= Task details =
Reproduce the entries. Each one must match the original exactly.

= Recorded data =
[Start of Attachment]

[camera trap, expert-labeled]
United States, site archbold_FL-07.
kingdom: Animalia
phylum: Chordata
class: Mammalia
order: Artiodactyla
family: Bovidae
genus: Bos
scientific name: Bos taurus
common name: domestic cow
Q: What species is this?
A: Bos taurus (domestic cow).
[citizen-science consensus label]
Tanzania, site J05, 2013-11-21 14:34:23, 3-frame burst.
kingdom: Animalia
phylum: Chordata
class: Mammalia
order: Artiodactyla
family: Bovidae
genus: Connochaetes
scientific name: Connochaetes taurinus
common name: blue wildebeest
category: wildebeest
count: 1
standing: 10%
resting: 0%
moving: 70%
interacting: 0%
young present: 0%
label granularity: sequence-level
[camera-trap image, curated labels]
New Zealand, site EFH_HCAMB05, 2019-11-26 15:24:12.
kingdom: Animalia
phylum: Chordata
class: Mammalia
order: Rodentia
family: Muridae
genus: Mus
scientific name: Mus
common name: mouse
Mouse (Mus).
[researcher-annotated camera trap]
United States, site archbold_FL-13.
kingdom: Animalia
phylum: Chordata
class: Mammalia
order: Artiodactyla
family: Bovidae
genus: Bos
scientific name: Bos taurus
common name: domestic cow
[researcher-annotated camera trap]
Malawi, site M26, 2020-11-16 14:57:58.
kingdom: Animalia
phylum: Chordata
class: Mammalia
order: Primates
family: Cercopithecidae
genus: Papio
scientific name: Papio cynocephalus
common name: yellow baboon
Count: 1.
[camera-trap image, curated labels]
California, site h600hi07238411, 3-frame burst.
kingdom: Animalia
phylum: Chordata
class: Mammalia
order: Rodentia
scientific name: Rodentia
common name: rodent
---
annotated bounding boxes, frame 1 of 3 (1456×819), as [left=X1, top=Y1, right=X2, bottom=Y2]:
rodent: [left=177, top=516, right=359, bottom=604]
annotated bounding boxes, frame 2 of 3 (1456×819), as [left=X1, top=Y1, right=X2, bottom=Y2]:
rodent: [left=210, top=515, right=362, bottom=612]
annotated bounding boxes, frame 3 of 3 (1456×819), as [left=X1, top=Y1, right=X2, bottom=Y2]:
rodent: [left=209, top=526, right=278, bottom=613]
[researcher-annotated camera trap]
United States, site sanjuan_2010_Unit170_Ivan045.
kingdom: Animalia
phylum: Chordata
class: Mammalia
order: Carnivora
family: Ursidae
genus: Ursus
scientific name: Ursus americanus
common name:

[End of Attachment]

= Answer section =
[camera trap, expert-labeled]
United States, site archbold_FL-07.
kingdom: Animalia
phylum: Chordata
class: Mammalia
order: Artiodactyla
family: Bovidae
genus: Bos
scientific name: Bos taurus
common name: domestic cow
Q: What species is this?
A: Bos taurus (domestic cow).
[citizen-science consensus label]
Tanzania, site J05, 2013-11-21 14:34:23, 3-frame burst.
kingdom: Animalia
phylum: Chordata
class: Mammalia
order: Artiodactyla
family: Bovidae
genus: Connochaetes
scientific name: Connochaetes taurinus
common name: blue wildebeest
category: wildebeest
count: 1
standing: 10%
resting: 0%
moving: 70%
interacting: 0%
young present: 0%
label granularity: sequence-level
[camera-trap image, curated labels]
New Zealand, site EFH_HCAMB05, 2019-11-26 15:24:12.
kingdom: Animalia
phylum: Chordata
class: Mammalia
order: Rodentia
family: Muridae
genus: Mus
scientific name: Mus
common name: mouse
Mouse (Mus).
[researcher-annotated camera trap]
United States, site archbold_FL-13.
kingdom: Animalia
phylum: Chordata
class: Mammalia
order: Artiodactyla
family: Bovidae
genus: Bos
scientific name: Bos taurus
common name: domestic cow
[researcher-annotated camera trap]
Malawi, site M26, 2020-11-16 14:57:58.
kingdom: Animalia
phylum: Chordata
class: Mammalia
order: Primates
family: Cercopithecidae
genus: Papio
scientific name: Papio cynocephalus
common name: yellow baboon
Count: 1.
[camera-trap image, curated labels]
California, site h600hi07238411, 3-frame burst.
kingdom: Animalia
phylum: Chordata
class: Mammalia
order: Rodentia
scientific name: Rodentia
common name: rodent
---
annotated bounding boxes, frame 1 of 3 (1456×819), as [left=X1, top=Y1, right=X2, bottom=Y2]:
rodent: [left=177, top=516, right=359, bottom=604]
annotated bounding boxes, frame 2 of 3 (1456×819), as [left=X1, top=Y1, right=X2, bottom=Y2]:
rodent: [left=210, top=515, right=362, bottom=612]
annotated bounding boxes, frame 3 of 3 (1456×819), as [left=X1, top=Y1, right=X2, bottom=Y2]:
rodent: [left=209, top=526, right=278, bottom=613]
[researcher-annotated camera trap]
United States, site sanjuan_2010_Unit170_Ivan045.
kingdom: Animalia
phylum: Chordata
class: Mammalia
order: Carnivora
family: Ursidae
genus: Ursus
scientific name: Ursus americanus
common name:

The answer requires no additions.